September 19th, 2005

dotat

Echsim

Last week, a discussion started on exim-users about how Exim's excessive number of little languages could be rationalized. (link). I have thought about this problem to some extent, so I wrote the following...

There are two sets of languages that are relevant to Exim: configuration languages (of which I count a generous handful) and extension languages (currently 2: Perl via ${perl and C via local_scan() and ${dlfunc). Configuration languages are important because they are the user interface of the program, and everyone has to live with them. Exim's problem is that it has too many sub-languages: two filter languages (Exim's own, plus Sieve); the ACL language; the driver language for routers etc; the list match language; the string expansion language; and regular expressions. This count is rather inflated: it's a bit of a cheat to count regexes separately, because nowadays they're part of every decent language, and list matching and string expansion function as the expression syntax to the other languages' statement syntax. But there's a lot of overlap and non-orthogonality, so plenty of room for improvement.

Time for a bit of terminology. Configuration languages are a subset of "domain-specific languages". The scope of the term is quite broad, and is fairly well illustrated by the "little languages" of the traditional Unix tools: typesetting languages like troff, tbl, pic; compiler generation tools like lex and yacc; text-processing languages like sed, awk; command languges like make and the shell; configuration languages like crontab, inetd.conf, printcap, termcap; etc. These may or may not be usable as general-purpose languages; the point is that they are targeted at a specific domain (i.e. purpose).

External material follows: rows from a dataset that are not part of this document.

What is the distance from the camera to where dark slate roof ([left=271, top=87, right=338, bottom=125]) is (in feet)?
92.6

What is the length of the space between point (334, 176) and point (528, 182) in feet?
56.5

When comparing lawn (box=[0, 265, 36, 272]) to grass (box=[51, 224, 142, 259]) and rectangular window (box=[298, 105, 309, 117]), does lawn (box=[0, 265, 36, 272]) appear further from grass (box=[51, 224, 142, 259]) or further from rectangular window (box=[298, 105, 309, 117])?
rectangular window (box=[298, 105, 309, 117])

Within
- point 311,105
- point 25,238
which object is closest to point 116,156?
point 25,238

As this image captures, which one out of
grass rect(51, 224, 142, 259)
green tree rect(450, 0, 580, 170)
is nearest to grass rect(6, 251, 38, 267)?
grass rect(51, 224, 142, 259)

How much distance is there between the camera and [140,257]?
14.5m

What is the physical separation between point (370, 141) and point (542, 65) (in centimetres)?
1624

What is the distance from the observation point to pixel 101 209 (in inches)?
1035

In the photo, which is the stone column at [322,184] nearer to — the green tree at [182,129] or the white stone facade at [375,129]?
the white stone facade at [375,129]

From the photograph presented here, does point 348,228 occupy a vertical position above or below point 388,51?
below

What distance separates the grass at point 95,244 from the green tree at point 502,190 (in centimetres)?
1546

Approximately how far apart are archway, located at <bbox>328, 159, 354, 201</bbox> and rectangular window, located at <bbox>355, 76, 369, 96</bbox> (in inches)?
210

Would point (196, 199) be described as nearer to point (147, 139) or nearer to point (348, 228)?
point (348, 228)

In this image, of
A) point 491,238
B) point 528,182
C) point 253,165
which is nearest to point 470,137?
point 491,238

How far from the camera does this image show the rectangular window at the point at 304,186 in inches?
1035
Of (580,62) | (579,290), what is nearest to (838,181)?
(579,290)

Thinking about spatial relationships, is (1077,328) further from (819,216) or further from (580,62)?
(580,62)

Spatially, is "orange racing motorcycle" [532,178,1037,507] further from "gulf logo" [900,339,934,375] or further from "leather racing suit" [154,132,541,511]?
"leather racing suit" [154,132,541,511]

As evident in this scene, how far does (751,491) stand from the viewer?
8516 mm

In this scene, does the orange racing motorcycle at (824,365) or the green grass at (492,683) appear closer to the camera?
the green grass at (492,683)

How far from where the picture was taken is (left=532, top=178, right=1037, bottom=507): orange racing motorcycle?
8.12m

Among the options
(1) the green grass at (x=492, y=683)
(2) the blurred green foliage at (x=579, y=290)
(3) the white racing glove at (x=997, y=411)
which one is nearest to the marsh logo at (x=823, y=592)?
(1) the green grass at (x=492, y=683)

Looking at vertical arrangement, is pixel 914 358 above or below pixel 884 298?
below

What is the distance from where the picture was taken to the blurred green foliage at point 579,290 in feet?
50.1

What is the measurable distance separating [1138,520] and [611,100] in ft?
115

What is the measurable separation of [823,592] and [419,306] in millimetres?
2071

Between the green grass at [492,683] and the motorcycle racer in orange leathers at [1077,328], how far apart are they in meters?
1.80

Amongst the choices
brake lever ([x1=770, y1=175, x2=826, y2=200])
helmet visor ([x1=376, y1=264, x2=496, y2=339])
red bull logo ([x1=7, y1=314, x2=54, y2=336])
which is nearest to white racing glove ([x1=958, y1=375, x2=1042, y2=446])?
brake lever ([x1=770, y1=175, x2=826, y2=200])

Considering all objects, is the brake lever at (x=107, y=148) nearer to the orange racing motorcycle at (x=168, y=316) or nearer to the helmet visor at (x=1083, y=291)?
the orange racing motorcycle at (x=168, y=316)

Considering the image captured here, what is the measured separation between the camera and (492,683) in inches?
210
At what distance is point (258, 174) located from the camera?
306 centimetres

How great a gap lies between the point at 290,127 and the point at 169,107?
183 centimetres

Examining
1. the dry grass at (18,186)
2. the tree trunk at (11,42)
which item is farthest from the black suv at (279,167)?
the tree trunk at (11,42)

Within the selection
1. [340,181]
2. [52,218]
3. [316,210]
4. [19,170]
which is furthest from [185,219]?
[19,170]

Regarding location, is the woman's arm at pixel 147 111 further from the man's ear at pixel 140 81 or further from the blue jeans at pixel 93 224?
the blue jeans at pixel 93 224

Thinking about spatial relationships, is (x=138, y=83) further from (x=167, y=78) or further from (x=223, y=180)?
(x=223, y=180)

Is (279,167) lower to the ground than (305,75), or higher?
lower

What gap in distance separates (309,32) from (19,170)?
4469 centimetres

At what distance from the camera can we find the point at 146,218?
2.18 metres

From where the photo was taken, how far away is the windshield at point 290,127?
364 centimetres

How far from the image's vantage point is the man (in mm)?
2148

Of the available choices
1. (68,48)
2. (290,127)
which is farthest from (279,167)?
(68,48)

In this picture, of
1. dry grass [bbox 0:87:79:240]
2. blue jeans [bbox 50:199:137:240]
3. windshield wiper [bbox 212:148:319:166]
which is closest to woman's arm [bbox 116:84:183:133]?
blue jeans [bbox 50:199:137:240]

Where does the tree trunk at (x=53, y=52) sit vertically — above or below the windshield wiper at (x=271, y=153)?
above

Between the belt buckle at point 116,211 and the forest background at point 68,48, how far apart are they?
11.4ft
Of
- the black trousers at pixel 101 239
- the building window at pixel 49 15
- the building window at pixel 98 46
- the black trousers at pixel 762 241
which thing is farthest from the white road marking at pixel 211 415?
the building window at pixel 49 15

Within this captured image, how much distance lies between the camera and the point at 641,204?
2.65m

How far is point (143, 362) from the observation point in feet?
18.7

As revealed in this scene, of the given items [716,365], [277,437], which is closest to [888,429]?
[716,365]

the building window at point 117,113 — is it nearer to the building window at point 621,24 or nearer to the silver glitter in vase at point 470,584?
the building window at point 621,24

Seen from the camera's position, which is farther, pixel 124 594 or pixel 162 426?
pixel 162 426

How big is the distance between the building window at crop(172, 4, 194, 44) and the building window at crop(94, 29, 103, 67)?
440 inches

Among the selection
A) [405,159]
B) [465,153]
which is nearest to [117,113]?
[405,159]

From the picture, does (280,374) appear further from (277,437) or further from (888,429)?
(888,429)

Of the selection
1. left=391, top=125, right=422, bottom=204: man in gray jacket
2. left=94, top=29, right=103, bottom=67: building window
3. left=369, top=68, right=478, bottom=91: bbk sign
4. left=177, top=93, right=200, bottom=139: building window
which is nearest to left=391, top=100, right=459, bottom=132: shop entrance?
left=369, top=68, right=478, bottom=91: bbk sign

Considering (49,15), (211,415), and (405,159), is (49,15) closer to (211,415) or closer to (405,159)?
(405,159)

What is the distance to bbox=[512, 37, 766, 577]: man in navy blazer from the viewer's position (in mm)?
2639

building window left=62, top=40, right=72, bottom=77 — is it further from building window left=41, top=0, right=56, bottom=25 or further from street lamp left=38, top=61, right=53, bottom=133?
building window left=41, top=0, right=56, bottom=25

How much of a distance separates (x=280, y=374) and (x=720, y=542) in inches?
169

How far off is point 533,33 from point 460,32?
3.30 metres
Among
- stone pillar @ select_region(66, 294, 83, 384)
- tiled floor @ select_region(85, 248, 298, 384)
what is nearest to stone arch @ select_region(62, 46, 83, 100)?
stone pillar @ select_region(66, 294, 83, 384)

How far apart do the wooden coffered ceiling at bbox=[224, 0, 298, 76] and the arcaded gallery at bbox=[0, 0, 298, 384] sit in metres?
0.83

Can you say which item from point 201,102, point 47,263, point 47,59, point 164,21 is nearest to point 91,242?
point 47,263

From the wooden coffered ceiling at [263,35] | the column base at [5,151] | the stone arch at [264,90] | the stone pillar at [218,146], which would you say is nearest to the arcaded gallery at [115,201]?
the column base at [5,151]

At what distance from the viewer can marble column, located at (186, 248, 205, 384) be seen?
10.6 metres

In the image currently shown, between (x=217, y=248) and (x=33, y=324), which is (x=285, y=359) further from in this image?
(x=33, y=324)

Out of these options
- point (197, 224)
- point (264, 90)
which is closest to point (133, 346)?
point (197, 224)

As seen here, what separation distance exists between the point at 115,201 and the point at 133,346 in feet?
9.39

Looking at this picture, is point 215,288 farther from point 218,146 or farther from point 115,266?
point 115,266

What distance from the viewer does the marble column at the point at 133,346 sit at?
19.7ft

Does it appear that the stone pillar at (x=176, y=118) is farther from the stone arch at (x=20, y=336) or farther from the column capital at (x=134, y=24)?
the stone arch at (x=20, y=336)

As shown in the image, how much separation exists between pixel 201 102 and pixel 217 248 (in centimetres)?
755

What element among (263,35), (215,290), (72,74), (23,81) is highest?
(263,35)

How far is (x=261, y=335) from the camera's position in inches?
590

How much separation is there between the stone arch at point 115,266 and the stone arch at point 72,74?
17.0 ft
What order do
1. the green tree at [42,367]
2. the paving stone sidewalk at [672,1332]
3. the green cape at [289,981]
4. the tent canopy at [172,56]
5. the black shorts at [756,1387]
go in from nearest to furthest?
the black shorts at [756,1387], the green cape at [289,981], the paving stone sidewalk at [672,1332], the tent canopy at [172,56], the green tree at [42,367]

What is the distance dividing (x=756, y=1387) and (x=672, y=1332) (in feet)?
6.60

There is an observation that DSLs, especially for complicated pieces of software, either need to be programmable, or they become programmable as they accumulate features. The latter has happened to Exim twice (one, two). This leads to the argument that programmability should be designed in from the start; further more, if you base the DSL on an existing programming language then you don't have to do the language implementation yourself and can concentrate on the domain-specific code. Hence the idea of "embedded domain-specific languages": DSLs that are implemented within the framework of a programming language. We were speculating about replacing Exim's configuration language with a DSL designed for programmability, and I suggested making it an EDSL. Then we got into an agrument about which language should be the host for the embedding. So what makes a good host language? I think the most important thing is extensible flow control operators. The reason for this is that Exim's declarative configuration style hides quite a lot of flow complexity: many decisions are four-way (accept/reject/defer/pass) or more, and there is implicit short-cutting and iteration over addresses. The EDSL configuration should preserve this hiding of complexity, which means that configuration keywords like drop/deny/defer/accept have to be able to affect the control flow without requiring boilerplate from the user. This is even more important in the routers, where instead of dropping back into Exim's core, you usually want to skip to the next router. It's better to make the whole chain of routers a single routine (rather than one per router) because then the postmaster can code complicated routing decisions beyond the usual sequencing, but this in turn makes difficult demands of the host language.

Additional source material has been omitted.